Alongside these studies, Pitta’s group is at work in the lab, investigating how the gut microbiome a cow acquires at birth affects its rumination efficiency, as well as its impact on behavior via gut-brain connections.
“These are studies I have been hoping to do for a long time,” Pitta says. “Now with the support of the dean, our funders, and the Center, we have the opportunity and our projects are really taking off.”
A partner on some of those projects, Dou, trained as a soil scientist, has been working on the crop-animal interface to see how to minimize waste and increase food system efficiency, gaining insights that touch a variety of aspects of the new CSAFS.
“My work addresses food waste upcycling through animal feeding, it addresses natural resource issues, it addresses on-farm financial sustainability issues, it addresses water quality problems and it also addresses the need to reduce the carbon and nitrogen footprint on farms,” Dou says.
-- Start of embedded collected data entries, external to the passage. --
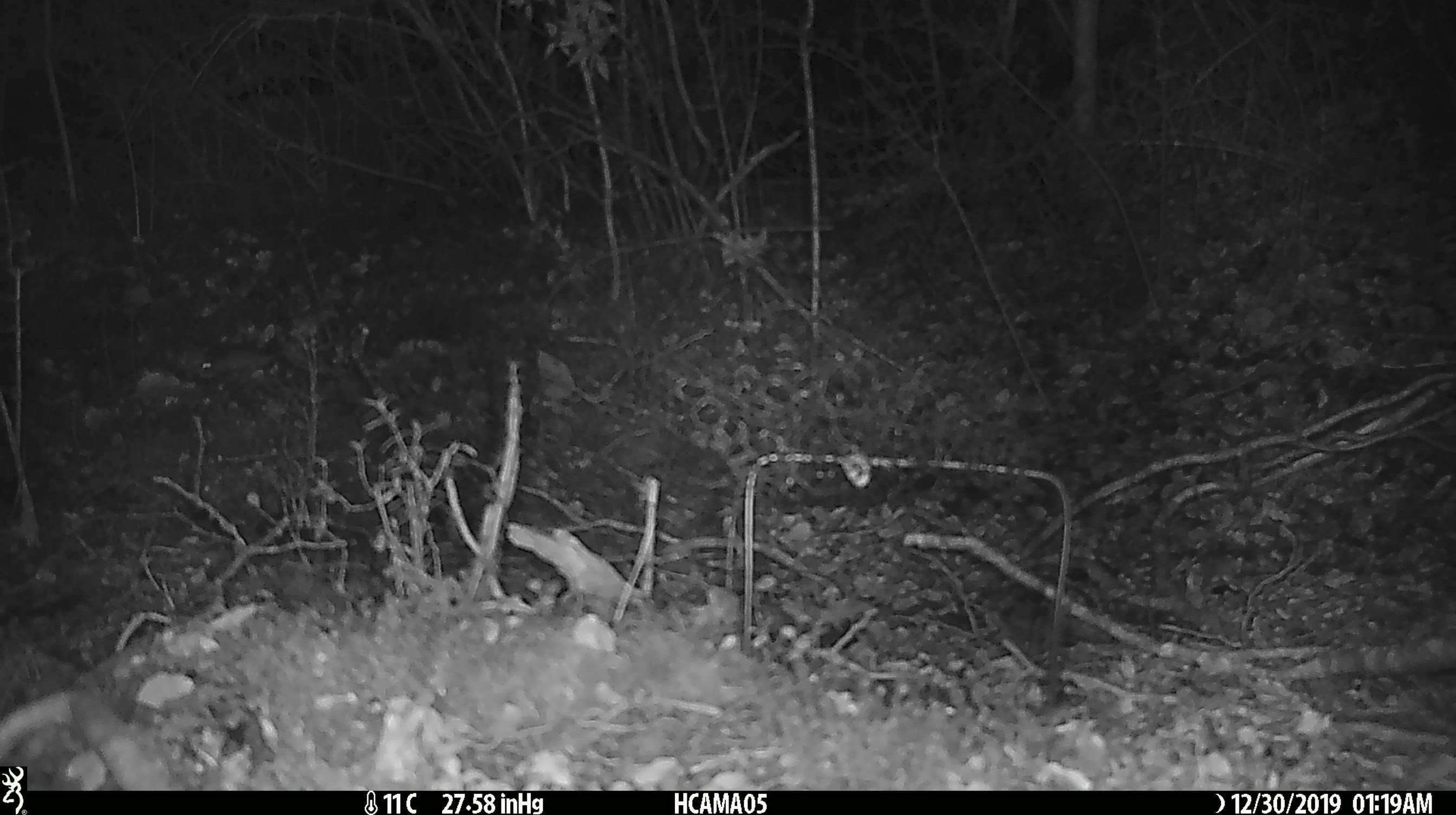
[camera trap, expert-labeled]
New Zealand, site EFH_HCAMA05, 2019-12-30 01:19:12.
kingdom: Animalia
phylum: Chordata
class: Mammalia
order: Rodentia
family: Muridae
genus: Mus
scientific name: Mus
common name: mouse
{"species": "mouse (Mus)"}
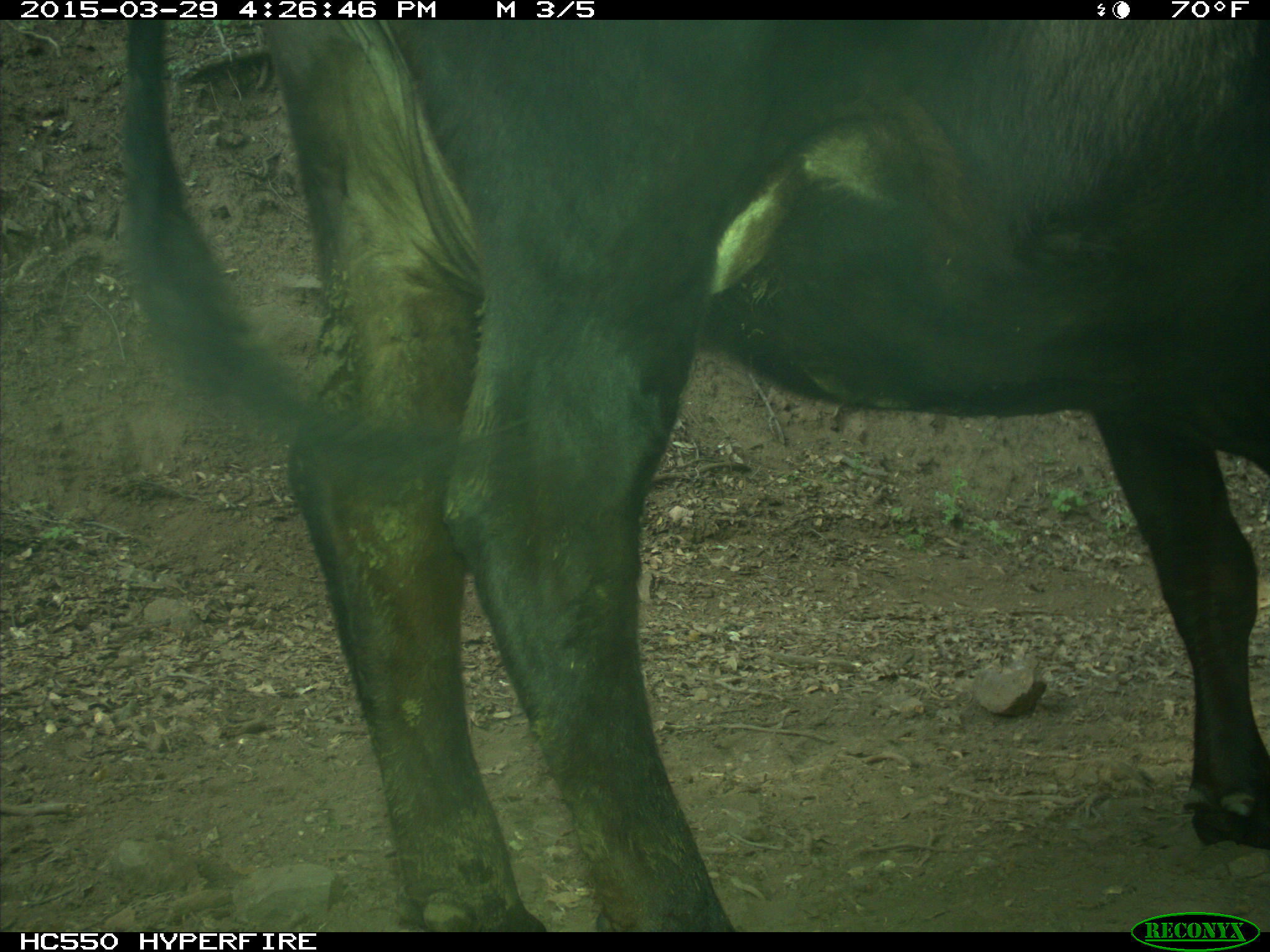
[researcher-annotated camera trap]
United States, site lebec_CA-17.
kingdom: Animalia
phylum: Chordata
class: Mammalia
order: Artiodactyla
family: Bovidae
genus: Bos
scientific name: Bos taurus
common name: domestic cow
A recent feeding trial represents one way her work encompasses these diverse facets of sustainable agriculture. Dou obtained culled citrus fruits from a local processing center that were deemed not suitable for human consumption, and fed them to cows, replacing some of the standard ingredients in their diet, such as corn and protein feedstuffs.
“The result was that the cows fed this fruit material actually milked more,” Dou says. “We were able to turn the culled citrus that would otherwise have been discarded into an inexpensive feed source that made cows more productive.”
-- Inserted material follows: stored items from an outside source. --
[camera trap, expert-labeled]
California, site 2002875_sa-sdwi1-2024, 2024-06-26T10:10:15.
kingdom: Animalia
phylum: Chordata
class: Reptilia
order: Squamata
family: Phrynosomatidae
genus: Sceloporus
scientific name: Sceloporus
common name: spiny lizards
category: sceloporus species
Following up on this study and with the support of a U.S. Department of Agriculture grant, Dou is now determining whether fermenting fruit and vegetable wastes with crop residues—materials like corn stalks or wheat straw left over after a harvest—could increase nutritional value and offer another opportunity to turn would-be waste into feed for animals, and then milk for people.
Developing, synthesizing, and translating knowledge
Effectively communicating and translating insights such as these to the larger public, especially agricultural producers, is a core aim of the CSAFS.
Continuing on a tradition of exchange and support of the Pennsylvania livestock industry, the CSAFS will offer a central hub for producers to turn to for new innovations and best practices. And on a global scale, the Center will support existing programs like the Gambia Goat Dairy as well as projects in Botswana working to make animal proteins affordable and sustainable in those and other locales.
The intellectual embers of the CSAFS date back to a virtual symposium jointly hosted during the pandemic with the Weitzman School, “The Farm of the Future.” Penn Vet will continue growing its profile across campus by holding the official CSAFS launch event during the University’s Climate Week in October. Two new faculty positions will soon augment the Center’s work, perhaps with dual appointments in schools beyond Penn Vet, eliciting new scholarly, interdisciplinary connections, always grounded in the deep connection between the veterinary field and farming.
“All good farming requires good veterinary care,” says Hoffman. “We really are integral to the health, sustainability, and resilience of that industry.”
Which means, he says, veterinarians have to be part of the work to sustain and steward the natural resources that make farming—and life on this planet—possible.
“Food production is one of the major drivers of the climate crisis, but new practices in agriculture offer important solutions. The bottom line is that the way that we move forward with producing food will have everything do with our success in addressing the climate crisis.”